━━━ EXTRACTO DE ORIGEN ━━━
El concepto «anhedonia» (antítesis de hedonismo) se emplea a nivel clínico; «se asocia a pacientes de depresión o esquizofrenia que no tienen ganas de comer, tener relaciones» o realizar cualquier práctica que suele suponer motivo de disfrute. Pero este desencanto puede existir en la población sana: «Hay gente como Amélie, que lo disfruta todo, y gente que no es que no disfrute, pero sus respuestas son bajas», puntualiza Marco.
Nuestra especie no se pone de acuerdo ni en la forma de adorar la música. Existen cinco factores (motivos) independientes y combinables.
«Por las emociones que genera: el hacerte llorar o ponerte los pelos de punta. Por su capacidad de regular tu estado de ánimo: estoy solo y me acompaña o me pongo temas que están de acuerdo con mis sensaciones de ese momento. Por aspectos relacionados con el baile y el movimiento. Por cuestiones sociales: ir a conciertos, compartir música, cantar en corales. Y por la búsqueda de cosas nuevas a través de la música», desgrana el experto.
━━━ DATOS DISPONIBLES ━━━
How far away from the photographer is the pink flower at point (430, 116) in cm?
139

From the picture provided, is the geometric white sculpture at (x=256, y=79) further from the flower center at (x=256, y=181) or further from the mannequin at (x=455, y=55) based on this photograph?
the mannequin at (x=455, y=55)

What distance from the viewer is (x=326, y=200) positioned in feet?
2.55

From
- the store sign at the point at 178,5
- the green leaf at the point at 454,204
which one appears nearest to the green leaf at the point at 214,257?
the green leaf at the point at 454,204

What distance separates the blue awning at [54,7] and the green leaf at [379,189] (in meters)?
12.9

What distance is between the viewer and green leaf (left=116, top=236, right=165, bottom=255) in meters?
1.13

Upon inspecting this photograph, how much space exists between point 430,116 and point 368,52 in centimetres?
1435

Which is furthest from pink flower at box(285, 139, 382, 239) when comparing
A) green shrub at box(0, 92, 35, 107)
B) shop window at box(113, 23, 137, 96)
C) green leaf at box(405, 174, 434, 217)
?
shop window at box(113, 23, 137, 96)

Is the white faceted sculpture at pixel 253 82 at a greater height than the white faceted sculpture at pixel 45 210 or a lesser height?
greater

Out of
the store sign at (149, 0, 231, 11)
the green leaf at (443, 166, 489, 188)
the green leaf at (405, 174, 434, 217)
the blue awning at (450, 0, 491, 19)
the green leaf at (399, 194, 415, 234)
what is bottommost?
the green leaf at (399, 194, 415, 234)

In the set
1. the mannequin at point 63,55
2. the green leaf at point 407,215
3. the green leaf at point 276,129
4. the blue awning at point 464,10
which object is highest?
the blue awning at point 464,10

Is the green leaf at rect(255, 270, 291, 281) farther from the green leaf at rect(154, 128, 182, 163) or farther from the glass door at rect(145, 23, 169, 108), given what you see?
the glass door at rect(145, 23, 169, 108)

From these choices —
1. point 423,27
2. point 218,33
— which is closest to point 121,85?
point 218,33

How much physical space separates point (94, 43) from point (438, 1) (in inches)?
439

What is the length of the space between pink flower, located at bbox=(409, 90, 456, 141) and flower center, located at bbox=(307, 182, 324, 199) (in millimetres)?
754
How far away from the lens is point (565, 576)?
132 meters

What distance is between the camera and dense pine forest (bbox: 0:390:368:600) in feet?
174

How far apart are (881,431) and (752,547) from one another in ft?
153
━━━
ENUNCIADO DE TAREA 1
Transcriba literalmente el pasaje del extracto comprendido desde "Nuestra especie no" hasta "desgrana el experto.", incluidas ambas expresiones.
ENUNCIADO DE TAREA 2
Conteste brevemente las siguientes preguntas sobre el extracto:
(a) ¿Con qué pacientes se asocia la anhedonia a nivel clínico?
(b) ¿Cuántos factores independientes y combinables existen en la forma de adorar la música?
(c) ¿Qué ejemplos se mencionan de las cuestiones sociales?

SOLUCIÓN POR ESCRITO 1
Nuestra especie no se pone de acuerdo ni en la forma de adorar la música. Existen cinco factores (motivos) independientes y combinables.
«Por las emociones que genera: el hacerte llorar o ponerte los pelos de punta. Por su capacidad de regular tu estado de ánimo: estoy solo y me acompaña o me pongo temas que están de acuerdo con mis sensaciones de ese momento. Por aspectos relacionados con el baile y el movimiento. Por cuestiones sociales: ir a conciertos, compartir música, cantar en corales. Y por la búsqueda de cosas nuevas a través de la música», desgrana el experto.

SOLUCIÓN POR ESCRITO 2
(a) Con pacientes de depresión o esquizofrenia.
(b) Cinco.
(c) Ir a conciertos, compartir música y cantar en corales.